Yaşadıklarıma Güvenmiyorum

“…sızlayan sızladı tamam,

geceden sabaha dek

o kemanecinin de ciğeri yanmasın mı?”

“Ama hayat böyle bir şey değil,” derdi hep. Ve bana hiçbir zaman, hayatın ne olduğuna dair hiçbir şey de söylemiyordu. İçinde bulunduğum o aitlikten, hayatı sıyırıp atıyordu her defasında. Yaşanmamış bir hayatla itham ediliyordum bütün bunların sonunda. İthamlardan müteşekkil bir yaşanmamışlıkla anılıyordum

Bence tam olarak böyle bir şeydi. İnceldiği yerden koparamamaktı hayat. Başlangıçların bir türlü nihayete ermediği, alınan kararların unutulduğu, verilen yeminlerin bir bir bozulduğu yerdi. Her sayfasına “yeni temiz bir sayfadan başlamalıyım” diyerek büyük harflerle başlık attığımız fakat altını can sıkıntısından karaladığımız bir defterdi hayat. Bildiğini iddia edenlerin sorulara tahammül edemediği, bilmeyenin sormayı gurur meselesi yaptığı, bütün bunların sonunda bilenin her şeyi cevapladığına, bilmeyenin de aslında bildiğine inanıldığı, içerisindeyken yadırgamadığın ama uzaktan baktığında rezil rüsva bir komiklikti. Diğer yandan yekpare biçimlerden uzak, kiminin bir damla, kiminin bir tas ile kandığı, kiminin de pınarların başında dursa da doyamadığı bir susuzluk.

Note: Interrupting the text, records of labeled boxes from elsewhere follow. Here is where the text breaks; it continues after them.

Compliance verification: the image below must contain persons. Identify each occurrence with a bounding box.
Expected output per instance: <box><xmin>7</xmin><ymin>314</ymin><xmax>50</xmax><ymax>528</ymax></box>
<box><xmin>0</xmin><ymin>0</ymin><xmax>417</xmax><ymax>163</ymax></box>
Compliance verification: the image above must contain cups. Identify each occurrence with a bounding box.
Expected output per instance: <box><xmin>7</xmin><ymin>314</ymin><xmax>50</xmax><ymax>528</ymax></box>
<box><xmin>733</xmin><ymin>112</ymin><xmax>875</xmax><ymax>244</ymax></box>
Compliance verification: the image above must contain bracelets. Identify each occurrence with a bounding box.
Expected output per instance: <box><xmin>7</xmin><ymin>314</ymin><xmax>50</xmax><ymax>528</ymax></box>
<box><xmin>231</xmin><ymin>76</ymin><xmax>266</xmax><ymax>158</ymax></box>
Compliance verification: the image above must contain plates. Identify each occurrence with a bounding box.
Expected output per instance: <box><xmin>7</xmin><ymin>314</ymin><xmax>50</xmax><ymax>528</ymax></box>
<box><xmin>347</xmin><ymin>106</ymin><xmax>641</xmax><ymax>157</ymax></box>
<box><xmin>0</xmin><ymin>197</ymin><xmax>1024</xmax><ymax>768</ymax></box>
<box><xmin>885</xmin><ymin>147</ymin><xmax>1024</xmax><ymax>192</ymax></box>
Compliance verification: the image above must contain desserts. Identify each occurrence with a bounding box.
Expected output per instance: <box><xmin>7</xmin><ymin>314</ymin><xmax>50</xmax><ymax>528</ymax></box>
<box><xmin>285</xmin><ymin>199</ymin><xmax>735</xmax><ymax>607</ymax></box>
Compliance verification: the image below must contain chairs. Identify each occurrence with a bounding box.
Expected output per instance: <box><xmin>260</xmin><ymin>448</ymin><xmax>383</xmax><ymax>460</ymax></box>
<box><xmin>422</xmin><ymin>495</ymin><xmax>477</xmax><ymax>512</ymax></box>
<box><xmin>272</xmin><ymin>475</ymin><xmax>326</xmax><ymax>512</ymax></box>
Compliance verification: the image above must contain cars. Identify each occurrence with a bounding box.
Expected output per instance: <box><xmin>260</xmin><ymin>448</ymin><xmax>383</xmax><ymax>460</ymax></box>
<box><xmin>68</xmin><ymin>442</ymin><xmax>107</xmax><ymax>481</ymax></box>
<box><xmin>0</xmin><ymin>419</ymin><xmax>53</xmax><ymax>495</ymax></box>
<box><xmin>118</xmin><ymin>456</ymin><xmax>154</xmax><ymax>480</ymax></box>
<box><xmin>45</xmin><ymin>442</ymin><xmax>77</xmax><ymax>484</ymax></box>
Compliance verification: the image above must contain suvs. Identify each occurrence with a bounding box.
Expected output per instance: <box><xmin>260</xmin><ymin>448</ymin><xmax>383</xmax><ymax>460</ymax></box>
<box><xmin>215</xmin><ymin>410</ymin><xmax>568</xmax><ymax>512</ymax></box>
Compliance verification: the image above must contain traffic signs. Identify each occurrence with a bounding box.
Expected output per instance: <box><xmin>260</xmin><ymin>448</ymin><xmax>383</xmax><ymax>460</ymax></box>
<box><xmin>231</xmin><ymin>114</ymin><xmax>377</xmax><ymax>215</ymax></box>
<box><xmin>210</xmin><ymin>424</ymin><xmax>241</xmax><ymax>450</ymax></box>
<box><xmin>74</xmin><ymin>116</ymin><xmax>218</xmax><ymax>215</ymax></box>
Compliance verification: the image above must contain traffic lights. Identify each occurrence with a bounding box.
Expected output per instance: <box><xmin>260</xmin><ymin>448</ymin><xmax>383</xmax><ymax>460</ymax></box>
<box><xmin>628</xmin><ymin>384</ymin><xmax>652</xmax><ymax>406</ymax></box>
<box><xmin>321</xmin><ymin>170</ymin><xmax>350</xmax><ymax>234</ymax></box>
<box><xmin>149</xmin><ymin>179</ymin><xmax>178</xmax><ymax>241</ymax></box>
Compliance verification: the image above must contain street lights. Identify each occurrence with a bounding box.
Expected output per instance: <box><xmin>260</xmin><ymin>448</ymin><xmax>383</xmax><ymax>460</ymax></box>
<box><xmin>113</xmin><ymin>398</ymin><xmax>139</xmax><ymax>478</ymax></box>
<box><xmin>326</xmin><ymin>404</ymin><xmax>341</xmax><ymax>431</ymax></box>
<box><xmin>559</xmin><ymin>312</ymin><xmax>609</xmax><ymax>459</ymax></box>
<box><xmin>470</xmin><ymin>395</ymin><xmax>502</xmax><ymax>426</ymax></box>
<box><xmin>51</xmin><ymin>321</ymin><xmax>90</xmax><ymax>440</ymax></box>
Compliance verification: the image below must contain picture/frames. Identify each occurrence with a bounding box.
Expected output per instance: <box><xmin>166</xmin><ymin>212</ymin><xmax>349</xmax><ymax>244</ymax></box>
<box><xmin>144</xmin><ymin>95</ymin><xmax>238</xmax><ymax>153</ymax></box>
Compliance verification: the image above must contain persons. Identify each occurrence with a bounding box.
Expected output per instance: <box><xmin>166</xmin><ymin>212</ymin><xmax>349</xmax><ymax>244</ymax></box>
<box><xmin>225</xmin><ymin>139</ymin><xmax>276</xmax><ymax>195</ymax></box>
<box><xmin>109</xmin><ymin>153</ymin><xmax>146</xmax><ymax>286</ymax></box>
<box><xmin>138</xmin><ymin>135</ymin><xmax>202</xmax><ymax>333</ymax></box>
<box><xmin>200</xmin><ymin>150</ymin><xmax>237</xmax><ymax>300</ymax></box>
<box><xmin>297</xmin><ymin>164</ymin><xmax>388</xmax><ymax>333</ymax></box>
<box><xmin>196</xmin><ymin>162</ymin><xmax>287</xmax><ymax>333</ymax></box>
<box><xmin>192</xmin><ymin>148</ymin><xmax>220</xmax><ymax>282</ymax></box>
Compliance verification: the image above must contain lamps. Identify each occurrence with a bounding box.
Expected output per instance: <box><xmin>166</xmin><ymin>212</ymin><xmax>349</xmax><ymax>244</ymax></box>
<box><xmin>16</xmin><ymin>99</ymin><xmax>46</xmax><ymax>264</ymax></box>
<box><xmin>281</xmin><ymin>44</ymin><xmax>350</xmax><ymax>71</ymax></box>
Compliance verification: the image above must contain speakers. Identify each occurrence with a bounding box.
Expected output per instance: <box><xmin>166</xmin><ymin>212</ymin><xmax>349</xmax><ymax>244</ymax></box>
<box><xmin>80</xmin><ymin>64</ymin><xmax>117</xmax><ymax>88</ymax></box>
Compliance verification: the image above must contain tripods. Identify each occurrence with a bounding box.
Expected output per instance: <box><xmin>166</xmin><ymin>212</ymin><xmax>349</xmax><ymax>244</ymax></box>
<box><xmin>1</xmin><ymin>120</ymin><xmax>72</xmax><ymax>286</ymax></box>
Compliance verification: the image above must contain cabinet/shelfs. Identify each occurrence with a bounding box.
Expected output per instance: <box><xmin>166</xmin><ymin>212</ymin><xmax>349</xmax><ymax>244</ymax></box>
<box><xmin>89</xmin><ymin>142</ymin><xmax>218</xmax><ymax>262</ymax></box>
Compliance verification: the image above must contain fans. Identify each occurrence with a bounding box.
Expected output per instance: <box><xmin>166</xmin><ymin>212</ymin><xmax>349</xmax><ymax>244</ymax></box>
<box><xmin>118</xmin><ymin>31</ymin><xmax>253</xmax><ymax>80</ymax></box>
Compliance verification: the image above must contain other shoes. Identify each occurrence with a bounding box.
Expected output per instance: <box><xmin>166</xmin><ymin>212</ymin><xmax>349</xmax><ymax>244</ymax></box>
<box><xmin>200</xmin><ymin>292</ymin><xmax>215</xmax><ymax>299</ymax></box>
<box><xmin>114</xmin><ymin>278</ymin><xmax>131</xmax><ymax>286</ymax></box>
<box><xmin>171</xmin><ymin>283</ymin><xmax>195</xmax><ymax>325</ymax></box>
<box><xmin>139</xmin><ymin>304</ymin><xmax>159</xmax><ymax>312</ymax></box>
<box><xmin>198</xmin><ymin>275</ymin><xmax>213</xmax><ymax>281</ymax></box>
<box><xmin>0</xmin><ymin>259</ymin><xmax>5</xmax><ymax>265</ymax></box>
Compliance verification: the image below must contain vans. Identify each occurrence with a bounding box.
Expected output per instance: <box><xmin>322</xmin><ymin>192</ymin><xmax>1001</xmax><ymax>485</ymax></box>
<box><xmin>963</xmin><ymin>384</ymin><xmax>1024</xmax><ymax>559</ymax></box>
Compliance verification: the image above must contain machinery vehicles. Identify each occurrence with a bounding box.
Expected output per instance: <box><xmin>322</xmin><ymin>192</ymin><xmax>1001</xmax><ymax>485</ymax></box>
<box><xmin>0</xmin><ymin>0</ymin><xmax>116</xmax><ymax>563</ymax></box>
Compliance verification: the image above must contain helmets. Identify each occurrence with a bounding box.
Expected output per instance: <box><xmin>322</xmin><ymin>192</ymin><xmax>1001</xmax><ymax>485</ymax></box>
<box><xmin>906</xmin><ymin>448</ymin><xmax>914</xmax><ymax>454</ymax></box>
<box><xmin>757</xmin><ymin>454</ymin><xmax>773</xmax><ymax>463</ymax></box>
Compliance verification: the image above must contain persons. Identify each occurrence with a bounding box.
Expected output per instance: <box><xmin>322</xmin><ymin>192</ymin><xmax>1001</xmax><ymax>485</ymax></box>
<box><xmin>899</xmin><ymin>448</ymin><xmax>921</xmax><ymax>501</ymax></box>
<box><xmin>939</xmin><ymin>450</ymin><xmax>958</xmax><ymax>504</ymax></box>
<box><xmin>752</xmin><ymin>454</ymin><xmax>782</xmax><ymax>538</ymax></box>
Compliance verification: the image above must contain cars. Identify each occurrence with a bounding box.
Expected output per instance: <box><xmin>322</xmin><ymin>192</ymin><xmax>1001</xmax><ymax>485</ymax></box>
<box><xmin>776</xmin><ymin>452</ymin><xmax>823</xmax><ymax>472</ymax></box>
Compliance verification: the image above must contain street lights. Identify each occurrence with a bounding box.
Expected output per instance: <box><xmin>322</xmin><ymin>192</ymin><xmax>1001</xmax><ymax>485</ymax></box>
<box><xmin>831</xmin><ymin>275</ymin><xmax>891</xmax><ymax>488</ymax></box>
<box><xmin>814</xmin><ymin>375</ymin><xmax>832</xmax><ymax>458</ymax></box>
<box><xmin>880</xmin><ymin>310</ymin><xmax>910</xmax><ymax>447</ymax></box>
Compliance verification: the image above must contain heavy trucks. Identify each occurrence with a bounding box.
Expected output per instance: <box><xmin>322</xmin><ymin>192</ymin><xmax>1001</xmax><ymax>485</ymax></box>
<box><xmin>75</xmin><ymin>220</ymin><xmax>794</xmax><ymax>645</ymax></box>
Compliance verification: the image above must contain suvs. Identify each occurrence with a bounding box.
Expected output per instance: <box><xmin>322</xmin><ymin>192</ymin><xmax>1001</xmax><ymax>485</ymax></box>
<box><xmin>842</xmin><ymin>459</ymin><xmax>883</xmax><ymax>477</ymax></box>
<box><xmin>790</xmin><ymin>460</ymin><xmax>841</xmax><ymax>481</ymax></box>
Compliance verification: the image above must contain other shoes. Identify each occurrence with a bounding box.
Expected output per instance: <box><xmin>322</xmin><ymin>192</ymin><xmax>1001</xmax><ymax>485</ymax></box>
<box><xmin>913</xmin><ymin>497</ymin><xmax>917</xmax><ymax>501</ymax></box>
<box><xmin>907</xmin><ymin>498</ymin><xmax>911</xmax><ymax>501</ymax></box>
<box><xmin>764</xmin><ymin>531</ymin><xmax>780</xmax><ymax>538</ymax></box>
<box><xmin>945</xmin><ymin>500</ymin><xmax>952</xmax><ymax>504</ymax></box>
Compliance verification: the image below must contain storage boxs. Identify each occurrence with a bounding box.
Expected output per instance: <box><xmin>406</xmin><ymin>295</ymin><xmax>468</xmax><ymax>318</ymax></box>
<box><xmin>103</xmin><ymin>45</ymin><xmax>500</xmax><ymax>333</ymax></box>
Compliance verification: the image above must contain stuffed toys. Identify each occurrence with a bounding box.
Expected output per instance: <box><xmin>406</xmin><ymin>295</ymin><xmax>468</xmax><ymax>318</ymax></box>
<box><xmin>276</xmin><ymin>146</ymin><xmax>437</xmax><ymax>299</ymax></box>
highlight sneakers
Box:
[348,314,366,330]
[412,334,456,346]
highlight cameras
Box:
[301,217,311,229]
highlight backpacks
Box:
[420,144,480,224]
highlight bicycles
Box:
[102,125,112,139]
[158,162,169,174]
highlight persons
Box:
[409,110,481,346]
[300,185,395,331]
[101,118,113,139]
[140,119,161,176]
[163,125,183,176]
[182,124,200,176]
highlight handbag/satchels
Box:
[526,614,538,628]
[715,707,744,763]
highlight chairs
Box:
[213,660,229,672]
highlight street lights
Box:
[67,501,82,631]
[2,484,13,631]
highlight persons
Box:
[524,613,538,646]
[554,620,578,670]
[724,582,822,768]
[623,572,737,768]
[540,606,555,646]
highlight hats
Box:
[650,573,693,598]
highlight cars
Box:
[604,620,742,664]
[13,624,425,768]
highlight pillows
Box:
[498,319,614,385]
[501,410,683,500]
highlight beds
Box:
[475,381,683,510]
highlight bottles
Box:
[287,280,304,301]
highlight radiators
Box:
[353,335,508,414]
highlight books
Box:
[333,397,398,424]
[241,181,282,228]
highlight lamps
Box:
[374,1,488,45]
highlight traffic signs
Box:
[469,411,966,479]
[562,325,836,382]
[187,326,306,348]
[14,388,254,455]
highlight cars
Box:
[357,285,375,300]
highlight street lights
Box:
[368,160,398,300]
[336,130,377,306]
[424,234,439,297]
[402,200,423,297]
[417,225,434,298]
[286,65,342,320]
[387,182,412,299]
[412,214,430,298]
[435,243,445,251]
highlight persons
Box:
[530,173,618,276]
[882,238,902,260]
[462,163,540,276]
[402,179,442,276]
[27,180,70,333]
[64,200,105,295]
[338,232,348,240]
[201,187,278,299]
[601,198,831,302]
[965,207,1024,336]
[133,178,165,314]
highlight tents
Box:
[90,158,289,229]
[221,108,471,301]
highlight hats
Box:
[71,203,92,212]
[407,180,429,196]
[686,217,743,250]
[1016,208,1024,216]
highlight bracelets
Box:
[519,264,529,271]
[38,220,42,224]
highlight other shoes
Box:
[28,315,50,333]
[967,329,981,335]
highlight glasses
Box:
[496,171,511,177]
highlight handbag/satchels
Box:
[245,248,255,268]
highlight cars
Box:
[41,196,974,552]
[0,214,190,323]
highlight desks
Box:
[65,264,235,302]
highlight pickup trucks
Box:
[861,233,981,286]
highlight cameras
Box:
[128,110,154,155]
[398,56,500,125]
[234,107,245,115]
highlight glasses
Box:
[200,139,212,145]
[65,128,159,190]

Şehirden ve ahaliden uzaklaşanın girdiği mağara artık yok. Gölgesinde soluklandığımız o ağacı söküp götürdüler başka bahçeye. Tertemiz göğsüyle bekleyen toprağı anız bahanesiyle yaktılar. Bütün nankörlükleri göğsüne sevgiyle alan anne öldü. Bir duvarın kenarından evlatlarını gözleyerek onlara emniyet sağlayan baba yatalak. Bozulan herkesin birbirine benzediği, bütün haklıların da yenilgi ve yalnızlık çatısında birbirine rastladığı mizansendi hayat.

“Beni çok önceden vurmuşlar gibi davran.”

Her şey olup bittikten sonra, olup biten her şeyin ilk hâline ıstıraplı bir özlem duyuyorum her defasında. Koparılmış bir çiçeğin tomurcuk haline, akıp giden bir suyun gözeden çıkışına, yaşanmış bir ömrün henüz gelmemiş oluşuna, söylenmiş sözlerin susuluşuna, yüzüne tükürülmüş bir insanın çocukluğuna ve tükürenin de çocukluğuna… Her şeyin ilk hâlindeki o sükûtun, kendini güvende hissettirten havası ve o havanın tekrar solunamayacağını biliyor olmanın, insanın göğüs kafesine çöken ağırlığı ile hiçbir şey yapabilmenin imkânı yoktu.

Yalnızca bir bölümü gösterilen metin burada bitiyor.